Depuis la rentrée, le numérique investit les classes bordelaises. Après un appel à projets lancé l’an dernier, 200 tableaux interactifs ont déjà été installés, deux fois plus le seront dans les deux années à venir. Pour cette première vague, 27 projets ont été retenus. Ce déploiement d’ampleur est un des volets de la politique digitale de la Ville, thématique du mandat actuel pour offrir à l’ex Belle endormie les atours du XXIe siècle.

Le tableau numérique entre dans les classes

L’école Dupaty est une des écoles dont le projet a été retenu pour accueillir des tableaux numériques. Pour la première année de l’opération, quatre classes sur douze ont été équipées. Quatre enseignantes volontaires ont découvert progressivement l’outil, par la pratique mais aussi par la formation. Une première session à visée technique, pour s’approprier les fonctionnalités a été organisée par la Mairie. Les enseignantes ont suivi ensuite une formation mise en place par l’Inspection Académique qui visite, elle, les potentialités pédagogiques. Entre les deux sessions, elles ont exploré ensemble l’outil et mis en œuvre des applications avec leurs élèves. Une fois le stylet dompté, de nouvelles possibilités sont vite apparues : illustrer un mot nouveau avec une ressource internet, enregistrer les leçons pour ne pas perdre ce qui a été réalisé ou encore faire une correction collective d’un exercice, par exemple.

Les exploitations pédagogiques et les difficultés rencontrées varient selon les niveaux. Le projet déposé par l’école Dupaty comprenait un volet sciences, exploré plus en profondeur avec la classe de CM2. Les expériences filmées et projetées sur le tableau numérique sont désormais suivies par tous. En CP, la visualisation des mots illustrés, le jeu des étiquettes favorisent l’acquisition de la lecture et de l’écriture. Progressivement, les difficultés techniques se sont estompées : régler le tableau en fonction de la taille de l’élève, s’habituer au maniement du stylet. Le tableau Véleda est encore là pour faire ce que le tableau numérique ne permet pas encore lorsqu’on débute dans son utilisation. Les enseignantes souhaitent désormais aller plus loin en développant des jeux interactifs ou plus encore en exploitant les potentialités du TNI pour gérer mieux encore les doubles niveaux. Petit à petit aussi, leur expérience amoindrit les réticences d’une partie de leurs collègues sur l’outil.

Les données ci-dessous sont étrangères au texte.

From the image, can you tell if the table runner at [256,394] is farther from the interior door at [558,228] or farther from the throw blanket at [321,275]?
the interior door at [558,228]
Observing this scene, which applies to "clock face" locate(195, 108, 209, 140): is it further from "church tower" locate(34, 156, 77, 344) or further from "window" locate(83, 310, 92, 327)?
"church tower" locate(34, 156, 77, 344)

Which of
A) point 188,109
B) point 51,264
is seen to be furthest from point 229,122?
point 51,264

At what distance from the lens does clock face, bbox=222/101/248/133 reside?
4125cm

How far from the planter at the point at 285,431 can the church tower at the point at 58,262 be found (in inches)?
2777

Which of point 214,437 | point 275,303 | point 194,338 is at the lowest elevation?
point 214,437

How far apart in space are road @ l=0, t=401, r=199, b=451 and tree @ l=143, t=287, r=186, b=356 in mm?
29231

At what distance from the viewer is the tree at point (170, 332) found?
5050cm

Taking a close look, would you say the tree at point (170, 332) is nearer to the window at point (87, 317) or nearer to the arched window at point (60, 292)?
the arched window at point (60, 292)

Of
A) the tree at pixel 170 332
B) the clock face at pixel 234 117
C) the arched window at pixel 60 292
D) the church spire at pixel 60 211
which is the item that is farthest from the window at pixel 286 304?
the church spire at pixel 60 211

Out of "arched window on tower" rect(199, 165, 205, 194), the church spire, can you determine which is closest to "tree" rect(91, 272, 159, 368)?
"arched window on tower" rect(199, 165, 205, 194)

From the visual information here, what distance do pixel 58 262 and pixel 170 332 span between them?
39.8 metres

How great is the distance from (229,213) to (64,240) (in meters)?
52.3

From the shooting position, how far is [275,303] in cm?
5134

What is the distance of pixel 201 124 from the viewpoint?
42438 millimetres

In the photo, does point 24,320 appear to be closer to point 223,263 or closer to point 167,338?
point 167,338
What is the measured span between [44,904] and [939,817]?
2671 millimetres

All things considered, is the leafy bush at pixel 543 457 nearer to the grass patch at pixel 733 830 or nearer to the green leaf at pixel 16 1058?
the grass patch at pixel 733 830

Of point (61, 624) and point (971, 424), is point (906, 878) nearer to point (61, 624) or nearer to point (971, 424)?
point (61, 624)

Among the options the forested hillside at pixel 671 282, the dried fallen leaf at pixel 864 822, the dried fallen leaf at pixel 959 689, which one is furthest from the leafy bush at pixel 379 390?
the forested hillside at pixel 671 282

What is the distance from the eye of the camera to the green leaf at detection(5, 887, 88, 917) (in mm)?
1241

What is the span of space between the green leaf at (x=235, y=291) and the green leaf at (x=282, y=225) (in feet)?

A l’école Schweitzer, c’est autour de l’apprentissage des langues vivantes et notamment de l’allemand que s’est bâti le projet. Situé au sein d’une cité, l’établissement accueille plus de 260 élèves dans 11 classes. Ici, ce sont seize nationalités d’origine qui sont présentes. L’hétérogénéité est forte dans les classes avec pour certains des difficultés en français. Dès le CP, les élèves peuvent apprendre l’allemand et c’est en fil rouge que la langue s’est imposée pour le déploiement des tableaux numériques dans l’école. Car l’idée n’est pas d’utiliser le TNI dès le départ pour toutes les matières mais de commencer par une d’entre elles. Pour les langues vivantes, une même thématique pourra être traitée du CP au CM2 en enrichissant le vocabulaire et en abordant de nouvelles notions. Le TNI est l’occasion de renforcer le travail en équipe, de relancer une dynamique en repensant les pratiques existantes. Toutes les deux volontaires pour accueillir le TNI dans leurs classes, Caroline Coletta et Stéphanie Elhory apprécient particulièrement cet effet collaboratif. La première est férue d’informatique, la deuxième beaucoup moins mais constate la facilité d’utilisation de l’outil. « Même si on est nul en informatique, on voit vite l’intérêt » nous dit Stéphanie. Le plaisir partagé de découvrir progressivement des fonctionnalités qui améliorent leurs pratiques amoindrit la perception d’un travail supplémentaire. L’une et l’autre se méfient toutefois de ne pas laisser le ludique prendre le pas sur les aspects pédagogiques dans la préparation de leur cours.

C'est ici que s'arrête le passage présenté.